A Venezia il regista Stefano Sollima presenta in concorso l’ultimo capitolo di una trilogia sulla Roma criminale iniziata con la serie di Romanzo Criminale. Un gangster movie decadente, quasi crepuscolare.
La fine di un mondo criminale e il tramonto di tre vecchi gangster in una Roma sempre più schiacciata dal caos, soffocata dal caldo, corrotta, confusa e sommersa dalla ceneri di un incendio perenne. Con Adagio in concorso alla Mostra d’Arte Cinematografica di Venezia, Stefano Sollima conclude la sua trilogia sulla Roma criminale iniziata con Romanzo criminale nel lontano 2008, un film decadente, un commiato per chiudere un cerchio, e in un certo senso anche una riconciliazione. “Alcuni degli elementi drammaturgici e visivi del film come gli incendi e i blackout continui potrebbero sembrare distopici, ma vivendo a Roma non lo sono affatto. Dietro Adagio c’è un atto di amore verso una città che mi era mancata, volevo tornare a raccontarla e come sempre l’ho trasfigurata. Mentre scrivevamo ci sono stati diversi incendi e blackout, sono successi davvero”, racconta il regista.

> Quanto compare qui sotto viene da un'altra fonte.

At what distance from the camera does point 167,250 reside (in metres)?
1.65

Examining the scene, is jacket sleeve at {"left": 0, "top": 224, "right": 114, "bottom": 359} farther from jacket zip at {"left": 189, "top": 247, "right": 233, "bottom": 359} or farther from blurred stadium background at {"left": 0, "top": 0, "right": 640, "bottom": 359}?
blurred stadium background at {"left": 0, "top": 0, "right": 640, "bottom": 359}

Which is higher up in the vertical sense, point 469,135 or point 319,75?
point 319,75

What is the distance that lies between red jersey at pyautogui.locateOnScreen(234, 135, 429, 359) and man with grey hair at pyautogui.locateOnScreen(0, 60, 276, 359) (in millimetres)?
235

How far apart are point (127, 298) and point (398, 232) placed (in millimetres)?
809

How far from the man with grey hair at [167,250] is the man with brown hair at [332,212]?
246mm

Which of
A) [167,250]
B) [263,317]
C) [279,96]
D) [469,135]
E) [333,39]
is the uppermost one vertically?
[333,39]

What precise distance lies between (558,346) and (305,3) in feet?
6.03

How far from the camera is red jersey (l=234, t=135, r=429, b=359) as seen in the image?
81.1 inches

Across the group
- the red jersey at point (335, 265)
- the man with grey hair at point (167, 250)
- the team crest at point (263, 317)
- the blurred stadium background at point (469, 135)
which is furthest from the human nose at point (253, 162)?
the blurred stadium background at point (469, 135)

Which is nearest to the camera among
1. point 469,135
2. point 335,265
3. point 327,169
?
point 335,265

La storia questa volta è quella di Manuel (Gianmarco Franchini), un ragazzo di sedici anni che finisce a una festa per scattare delle foto da consegnare in cambio di soldi a dei carabinieri (Francesco Di Leva e Lorenzo Adorni) guidati da Vasco (Adriano Giannini). Sentendosi raggirato decide di scappare ma si ritrova inseguito dai ricattatori che si riveleranno estremamente pericolosi e determinati a eliminare uno scomodo testimone. A quel punto Manuel si vedrà costretto a chiedere la protezione a due ex-criminali, Cammello (Pierfrancesco Favino) e Polniuman (Valerio Mastandrea) vecchie conoscenze del padre, Daytona (Toni Servillo), un anziano smemorato (o almeno così pare).

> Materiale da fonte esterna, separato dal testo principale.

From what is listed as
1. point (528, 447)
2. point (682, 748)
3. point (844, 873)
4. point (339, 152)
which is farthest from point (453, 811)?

“Daytona fa una recita nella recita – spiega Servillo, alla sua prima volta sul set con Sollima insieme a Mastandrea e alle prese con il romanesco- Sono personaggi criminali che hanno vissuto entro certe regole che intendono rispettare fino alla fine sapendo di andare a sbattere contro un destino inevitabile. Daytona non viene mai meno alla voglia di giocarsela”. Torna invece il sodalizio con Favino, che qui interpreta Cammello: “Lavorare con Stefano è sempre un bel gioco di invenzione, essere nei suoi film vuol dire occupare lo spazio con il corpo in maniera diversa e poter giocare con le inquadrature. L’idea era quella di costruire un personaggio quasi grafico, frutto di certi fumetti degli anni ‘70. – racconta l’attore – Cammello è come quei cani randagi nella polvere abbandonati in un angolo dove vanno a morire in solitudine, quando improvvisamente bussa inattesa alla porta una guerra antica che ti fa risentire quasi l’energia giovanile di quell’adrenalina, il richiamo di un mondo per me negativo, ma che per chi ne fa parte vuol dire valere ancora qualcosa”. E non ha dubbi nel definire Sollima “un regista punk”, perché nei suoi film “non esiste un Dio, non c’è redenzione”.
Un sottobosco di ex membri della Banda della Magliana, che però non ha nessun legame con la serie Romanzo criminale: “Lì raccontavo la nascita di una banda, qui la decadenza del crimine, di tre vecchie leggende che vivono ai margini. L’appartenenza alla banda è l’unico elemento di unione, ma serve solo per dare ai personaggi una passato mitologico, quindi per una funzione esclusivamente narrativa. È un film quasi sentimentale, intimo”, conclude il regista.